Angela Merkel, die Chefin von Europa?
Von Daniela Kittner
Als Kanzlerin Angela Merkel vor einigen Monaten Spanien besuchte, schrieben dortige Medien: "Die Chefin kommt." Am Rande des letzten EU-Gipfels trug "la cancelliera" Berlusconi auf, Italien müsse kräftige Sparpakete schnüren. Der luxemburgische Premier Juncker grantelte wiederum, Merkel würde, weil sie ihr Parlament mit der deutschen Euro-Haftung befasst, drängende EU-Entscheidungen verzögern.
Merkel, die Chefin von Spanien und Italien? Luxemburg, das dem deutschen Bundestag vorschreibt, worüber er abzustimmen hat? Und zum Drüberstreuen blafft Sarkozy Cameron an, er soll den Mund halten.
Nichts demonstriert besser als diese Szenen, dass die EU mit ihrem Management am Ende ist. Politik vorbei an den nationalen Parlamenten, Sparpakete als Diktat ohne Rücksicht auf Arbeitsmärkte und Konjunktur - so erzeugt man soziale Spannungen und ein Ohnmachtsgefühl der Bürger. Die Schuldenkrise legt den Kern des EU-Problems frei: mangelnde Demokratie.

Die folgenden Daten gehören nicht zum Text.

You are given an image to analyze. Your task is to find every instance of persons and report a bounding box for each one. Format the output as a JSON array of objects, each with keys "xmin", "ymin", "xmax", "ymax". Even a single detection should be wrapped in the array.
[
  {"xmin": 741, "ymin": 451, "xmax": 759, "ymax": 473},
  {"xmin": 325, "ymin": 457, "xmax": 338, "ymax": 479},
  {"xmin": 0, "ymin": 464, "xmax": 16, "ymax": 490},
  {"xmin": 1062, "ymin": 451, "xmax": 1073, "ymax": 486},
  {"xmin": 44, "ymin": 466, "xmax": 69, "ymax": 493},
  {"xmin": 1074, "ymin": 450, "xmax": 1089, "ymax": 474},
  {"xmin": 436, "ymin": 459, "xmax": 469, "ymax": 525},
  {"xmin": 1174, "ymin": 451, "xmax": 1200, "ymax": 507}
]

Natürlich ist es richtig, Druck auf die Schuldnerländer zu machen, die Gemeinschaftswährung nicht zu gefährden und die Kosten für die Zahler-Länder nicht noch weiter in die Höhe zu schrauben. Aber das kann nicht das Pouvoir einzelner Mitgliedsstaaten sein. Dieses Pouvoir muss bei der EU liegen, bei EU-Politikern, die demokratisch gewählt sind. In der europäisch-demokratischen Tradition sind die Parlamente der Transmissionsriemen des Wählerwillens. Derzeit obliegen Budget, Steuern und Soziales der Hoheit der nationalen Parlamente. Solange das so ist und der EU-Vertrag nicht geändert wird, muss man in Kauf nehmen, dass Entscheidungsprozesse lange dauern. Parlamentsentscheidungen auf Druck der Finanzmärkte wegzurationalisieren -, das kann wohl nicht die Konsequenz aus der Krise sein. Griechenland, von der Wiege zum Sargnagel der europäischen Demokratie?
Binnenmarkt gefährdet
Aber selbst wenn man die großen Linien der Wirtschafts- und Budgetpolitik an eine demokratisch legitimierte EU-Regierung überträgt, stellt sich das nächste Problem, am besten sichtbar am Euro-Rettungsschirm. Der EFSF wird gespeist von den 17 Mitgliedern der Eurozone. Stimmen dann Briten, Polen, Rumänen und Schweden im EU-Parlament ab, wie viel die Euro-Länder zahlen müssen? Eine Antwort darauf gibt Johannes Voggenhuber, österreichisches Mitglied im letzten EU-Konvent: "Den Euro haben alle EU-Länder mitbeschlossen, es haben ihn nur einige nicht als Währung eingeführt. An der Euro-Rettung müssten sich daher alle EU-Länder beteiligen, schon deswegen, weil es nicht nur um die Währung geht, sondern der EU-Binnenmarkt auf dem Spiel steht." Insofern liegt in einem neuen EU-Vertrag auch eine Chance. Die Politik müsste, anstatt sich zu verstecken, den Bürgern endlich reinen Wein einschenken: Was muss die EU dürfen, damit sie funktioniert und Probleme lösen kann? Dann kann jedes Land - auch die Briten - per Referendum entscheiden, ob es dabei sein will.